Deus nos defenda

VASCO PULIDO VALENTE Público 03/10/2015

Acordei tarde nesta manhã fatal, compenetrado de que devia reflectir. Infelizmente, tornei a adormecer.
É compreensível a prudência da Constituinte: não queria que os “reaccionários” saíssem directamente de uma “arruada” para a urna e resolveu impor 24 horas de reflexão para que eles pudessem meditar em paz nas belezas do socialismo segundo Cunhal.
Passou o tempo e este dia morto já não faz sentido, mas continua a ser obrigatório. Um comentário político, como este normalmente é, não pode ser publicado se falar de política. Só que, se não falar de política, não fala de nada e há um problema quase insuperável – mesmo para o mais convicto palerma – em não falar de nada. Ainda por cima, como já notou um candidato, a política está em toda a parte. A fuga para o futebol ou para a arte corre sempre o perigo de por hábito ou inadvertência perturbar a consciência eleitoral de cada um.
Por isso, acordei tarde nesta manhã fatal, compenetrado de que devia reflectir. Infelizmente, tornei a adormecer. O encargo de “reflectir” sobre a salvação da Pátria, além de melancólico, pesava muito. Quando a meio da manhã acabei, angustiado, por me levantar, fabriquei um café carregando num botão e passei para uma cadeira onde folheei uma revista inglesa e li um ensaio sobre um pintor de que discretamente não direi o nome, não vá a própria existência do homem influenciar ou virar do avesso a necessária tranquilidade de algum cidadão. A seguir a esta limpeza do espírito, hesitei entre “Os três mosqueteiros”, que pus de parte porque tresandavam a política, e um livro sobre teologia medieval que me sobrou da Faculdade e que, até nessa altura, não consegui perceber.

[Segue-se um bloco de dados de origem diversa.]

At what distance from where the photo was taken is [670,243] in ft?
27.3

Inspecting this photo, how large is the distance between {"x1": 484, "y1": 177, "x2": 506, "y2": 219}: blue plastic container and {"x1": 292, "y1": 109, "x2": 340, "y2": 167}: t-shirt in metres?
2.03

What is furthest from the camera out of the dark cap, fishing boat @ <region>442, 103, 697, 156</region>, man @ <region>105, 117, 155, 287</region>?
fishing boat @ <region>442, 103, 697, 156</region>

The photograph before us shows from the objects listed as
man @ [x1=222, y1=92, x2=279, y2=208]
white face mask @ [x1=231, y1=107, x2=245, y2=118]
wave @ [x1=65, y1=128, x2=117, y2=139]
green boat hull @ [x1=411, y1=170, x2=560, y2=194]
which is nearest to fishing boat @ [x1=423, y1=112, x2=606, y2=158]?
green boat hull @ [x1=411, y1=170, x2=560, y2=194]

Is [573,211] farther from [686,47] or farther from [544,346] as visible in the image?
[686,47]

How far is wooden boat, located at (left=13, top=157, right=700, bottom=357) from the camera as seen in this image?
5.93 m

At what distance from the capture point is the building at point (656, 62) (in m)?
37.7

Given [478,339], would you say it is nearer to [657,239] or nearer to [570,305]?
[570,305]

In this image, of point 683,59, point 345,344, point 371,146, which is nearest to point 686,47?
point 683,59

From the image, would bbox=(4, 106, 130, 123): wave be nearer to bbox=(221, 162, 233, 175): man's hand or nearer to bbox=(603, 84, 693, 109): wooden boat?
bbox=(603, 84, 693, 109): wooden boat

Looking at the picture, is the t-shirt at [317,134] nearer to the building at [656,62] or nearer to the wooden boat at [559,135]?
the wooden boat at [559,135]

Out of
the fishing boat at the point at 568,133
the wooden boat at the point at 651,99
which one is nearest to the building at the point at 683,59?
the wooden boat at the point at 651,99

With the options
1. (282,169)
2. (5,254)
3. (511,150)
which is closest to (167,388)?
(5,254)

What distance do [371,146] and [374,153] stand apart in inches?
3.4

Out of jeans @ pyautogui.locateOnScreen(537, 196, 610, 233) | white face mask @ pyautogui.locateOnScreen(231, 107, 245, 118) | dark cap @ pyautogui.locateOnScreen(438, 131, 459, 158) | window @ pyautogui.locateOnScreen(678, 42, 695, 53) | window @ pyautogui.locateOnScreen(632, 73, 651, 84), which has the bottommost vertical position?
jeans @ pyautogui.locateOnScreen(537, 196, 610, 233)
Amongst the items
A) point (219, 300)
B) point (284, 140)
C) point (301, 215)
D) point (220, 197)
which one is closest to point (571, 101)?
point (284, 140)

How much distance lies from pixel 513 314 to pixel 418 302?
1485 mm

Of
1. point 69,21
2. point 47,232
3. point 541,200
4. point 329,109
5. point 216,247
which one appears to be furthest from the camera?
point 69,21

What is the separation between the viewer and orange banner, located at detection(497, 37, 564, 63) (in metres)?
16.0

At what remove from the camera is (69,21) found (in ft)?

Essa distracção, pelo seu santo carácter, conseguiu restabelecer na minha cabeça uma certa calma. Contemplei com a alegria do justo a probabilidade de não tornar a ver a cara de Passos Coelho, Paulo Portas, António Costa, Catarina Martins e Jerónimo de Sousa, nem de qualquer comentarista de serviço, nem das múltiplas rezas que mutuamente se oferecem, por necessidade de ofício ou pura fé. O silêncio de hoje é um milagre providencial, que agradeço e louvo. Mas ele próprio provoca a desconfiança de que existe por aí, e bem escondido, um ente supremo que, por caminhos ínvios, se aplica a desviar os portugueses da reflexão que a lei, o costume e a cautela lhes mandam guardar nesta altura perigosa. Deus nos defenda.